3. La sentenza impugnata appare logicamente e coerentemente motivata anche sui punti relativi alle circostanze, al trattamento sanzionatorio ed alla misura di sicurezza, oggetto dei residui motivi secondo e terzo, congiuntamente esaminati, che si risolvono in deduzioni generiche, destituite di fondamento giuridico o nella acritica riproposizione di doglianze gia’ ineccepibilmente confutate.

3.1. Quanto alla misura di sicurezza, la Corte di merito ha ampiamente illustrato, da un lato, le ragioni per le quali e’ stata ritenuta la pericolosita’ sociale del ricorrente, non foss’altro per l’allarme indotto dal suo agire indiscriminato in luogo pubblico, e per la sua personalita’ emergente dall’accertamento peritale; mentre la rivalutazione dell’attualita’ della medesima pericolosita’ e’ riservata in sede di esecuzione al magistrato di sorveglianza (Sez. 1, n. 10442 del 24/02/2009, Tufano, Rv. 242903).

3.2. In punto di determinazione della pena, vale la regola che – quando il reato e’ continuato, ed il fatto, considerato come violazione piu’ grave, e’ circostanziato – prima si determina la pena base per la medesima violazione piu’ grave e su questa si opera (previo, se del caso, giudizio di valenza) la riduzione, o l’aumento, eventualmente conseguenti; sulla sanzione cosi’ risultante vanno applicati i singoli aumenti a titolo di continuazione (Sez. 6, Sentenza n. 12414 del 08/03/2011, V., Rv. 249646), all’esito di una valutazione di congruita’ che terra’ conto, per ciascun reato, anche delle sue forme (semplici o circostanziate) di manifestazione.

E da tale regola la Corte territoriale non risulta essersi discostata.

3.3. Puntuale ed analitica appare infine la parte della sentenza concernente le negate circostanze generiche, e la conferma della pena nella misura gia’ inflitta in primo grado, e le censure del ricorrente sul punto appaiono meramente assertive.

4. La declaratoria d’inammissibilita’ preclude alla Corte di rilevare, incidentalmente ed ex officio, l’assorbimento (su cui v.

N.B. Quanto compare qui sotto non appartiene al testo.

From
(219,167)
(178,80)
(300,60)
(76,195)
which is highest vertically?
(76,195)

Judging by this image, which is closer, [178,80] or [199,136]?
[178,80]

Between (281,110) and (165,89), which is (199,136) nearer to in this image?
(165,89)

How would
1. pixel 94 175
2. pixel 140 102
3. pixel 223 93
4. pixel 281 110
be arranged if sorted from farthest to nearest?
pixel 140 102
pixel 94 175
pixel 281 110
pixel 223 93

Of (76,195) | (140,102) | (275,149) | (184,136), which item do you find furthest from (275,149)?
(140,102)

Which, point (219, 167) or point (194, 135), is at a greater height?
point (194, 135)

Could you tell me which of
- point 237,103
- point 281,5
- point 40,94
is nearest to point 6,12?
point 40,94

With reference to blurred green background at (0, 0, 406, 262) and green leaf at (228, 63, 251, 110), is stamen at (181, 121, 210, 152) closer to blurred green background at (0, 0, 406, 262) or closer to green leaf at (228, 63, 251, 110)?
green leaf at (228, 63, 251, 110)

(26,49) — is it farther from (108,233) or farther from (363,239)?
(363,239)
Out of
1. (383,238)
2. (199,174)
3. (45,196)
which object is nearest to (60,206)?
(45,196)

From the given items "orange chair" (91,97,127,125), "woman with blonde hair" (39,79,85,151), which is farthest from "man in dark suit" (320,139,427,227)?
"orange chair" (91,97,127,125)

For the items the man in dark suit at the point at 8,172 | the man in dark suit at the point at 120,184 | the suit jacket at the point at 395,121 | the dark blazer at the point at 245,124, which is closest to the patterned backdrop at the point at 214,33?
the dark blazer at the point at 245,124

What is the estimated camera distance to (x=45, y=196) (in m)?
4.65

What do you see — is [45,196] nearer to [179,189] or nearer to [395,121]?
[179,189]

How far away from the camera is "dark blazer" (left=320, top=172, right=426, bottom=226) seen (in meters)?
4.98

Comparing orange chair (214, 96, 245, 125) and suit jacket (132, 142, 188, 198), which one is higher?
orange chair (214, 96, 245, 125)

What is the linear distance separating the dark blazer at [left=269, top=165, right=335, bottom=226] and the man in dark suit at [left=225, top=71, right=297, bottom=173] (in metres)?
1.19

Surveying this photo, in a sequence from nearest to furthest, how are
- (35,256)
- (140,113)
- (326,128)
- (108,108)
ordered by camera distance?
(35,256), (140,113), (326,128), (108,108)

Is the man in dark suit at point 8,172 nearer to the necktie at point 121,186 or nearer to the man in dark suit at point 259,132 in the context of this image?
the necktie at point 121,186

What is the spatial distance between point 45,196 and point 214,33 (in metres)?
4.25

Sez. U, n. 41588 del 22/06/2017, La Marca, Rv. 270902) dei reati di detenzione e porto di arma comune da sparo nelle corrispondenti fattispecie riferite ad arma clandestina.

Alla declaratoria di inammissibilita’ consegue, ai sensi dell’articolo 616 c.p.p., la condanna del ricorrente al pagamento delle spese processuali e – per i profili di colpa correlati all’irritualita’ dell’impugnazione (Corte cost., sentenza n. 186 del 2000) – di una somma in favore della cassa delle ammende nella misura che, in ragione delle questioni dedotte, si stima equo determinare in 1.000 Euro.

P.Q.M.

Dichiara inammissibile il ricorso e condanna il ricorrente al pagamento delle spese processuali e della somma di Euro mille in favore della cassa delle ammende.